Nelle manifestazioni anticinesi che da marzo alla fine di maggio si sono svolte in tutto il Tibet, sarebbero, secondo gli esuli tibetani, morte più di 200 persone. Il govero cinese parla di sole venti vittime. Si ignora il numero delle persone arrestate. Dalla metà di marzo il Tibet è chiuso a tutti gli osservatori indipendenti, inclusi i giornalisti stranieri.

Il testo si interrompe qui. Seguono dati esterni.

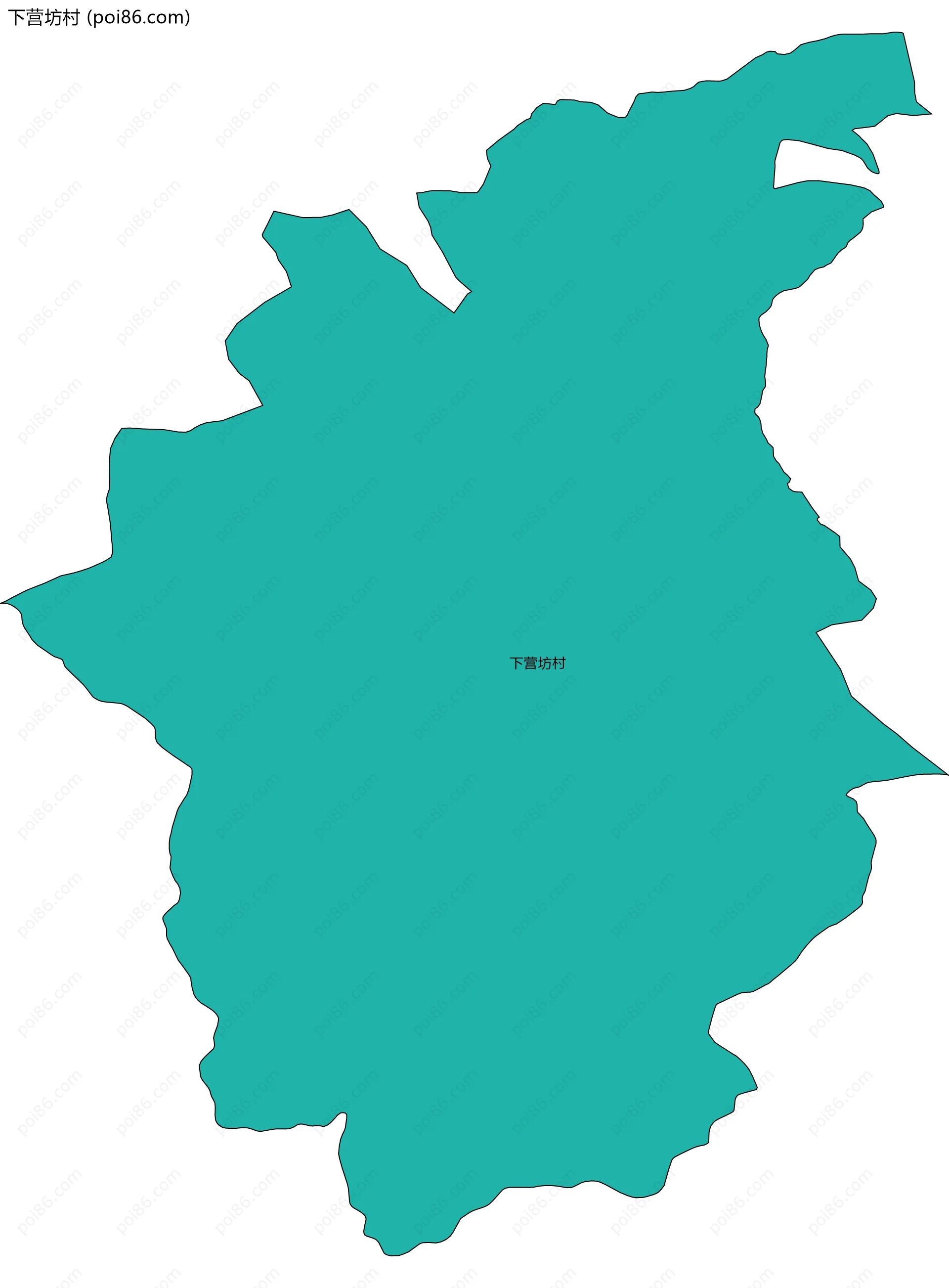 下营坊村边界地图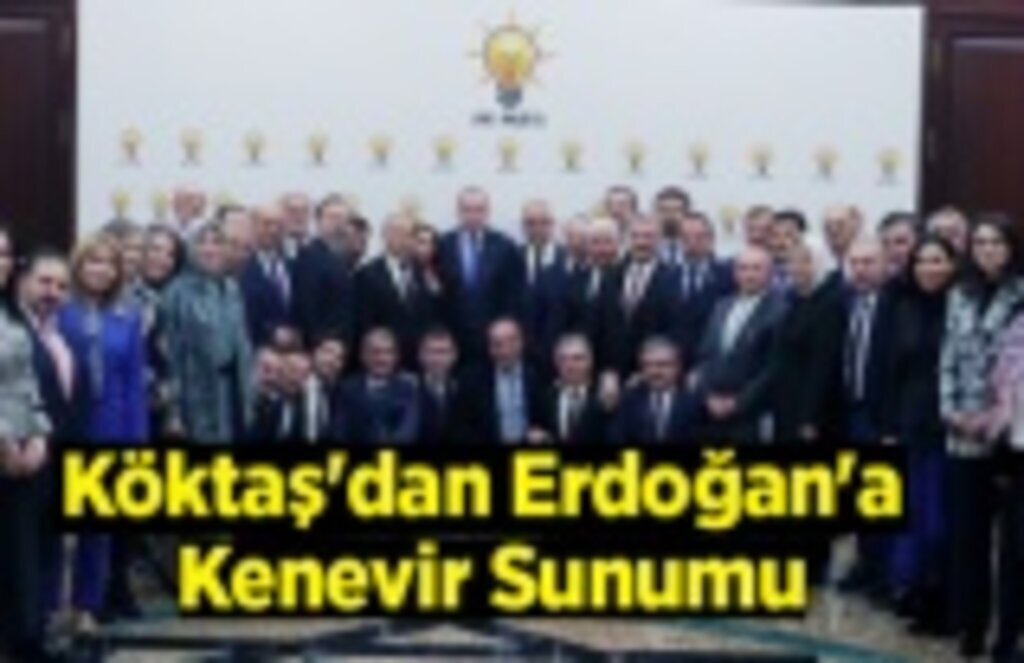 Milletvekili Köktaş'dan Cumhurbaşkanı Erdoğan'a Kenevir Sunumu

Tra eccezionali misure di sicurezza, la fiaccola olimpica è passata da Kashgar, città simbolo del nazionalismo degli uighuri, la minoranza etnica di religione musulmana presente nella provincia cinese dello Xinjiang. Sul percorso della fiaccola erano presenti solo poche persone accuratamente selezionate. Il grosso della popolazione è stato tenuta lontano. In una nota inviata agli organi di stampa stranieri in Cina, l’organizzazione degli uighuri in esilio “Uyghur American Association” ha definito la staffetta della fiaccola nel Xinjiang «una dimostrazione della dittatura della Cina». La Uaa sostiene che «migliaia di uighuri sono stati detenuti nei mesi che hanno preceduto l’arrivo della fiaccola» e che alla popolazione è stato imposto di «evitare qualsiasi contatto con i giornalisti stranieri». I giornalisti che che sono sul posto hanno confermato di non aver potuto parlare liberamente con la popolazione nonostante la promessa fatta dalla Cina al momento dell’ assegnazione delle Olimpiadi di garantire una completa libertà di stampa. A 50 giorni dall’apertura dei Giochi Olimpici di Pechino, secondo i gruppi umanitari, la repressione contro i dissidenti non si arresta. Amnesty International ha sollecitato il governo cinese a fornire informazioni su oltre un migliaio di manifestanti tibetani arrestati nel corso delle proteste dei mesi scorsi e a consentire libero accesso in Tibet agli osservatori indipendenti. Amnesty International ha messo in rilievo «la perdurante repressione delle proteste, la censura e la condizione dei detenuti, che in diversi casi hanno denunciato di essere stati picchiati, alimentati in modo insufficiente e privati di cure mediche adeguate. Le informazioni che arrivano dal Tibet sono davvero scarse, ma sulla base di quelle che abbiamo riscontrato possiamo affermare che siamo di fronte a un quadro agghiacciante di detenzioni arbitrarie e di abusi nei confronti dei prigionieri - ha dichiarato Sam Zarifi, direttore del programma Asia-Pacifico di Amnesty - L’imminente ingresso della torcia olimpica nelle aree tibetane dovrebbe consentire di fare luce su questa situazione».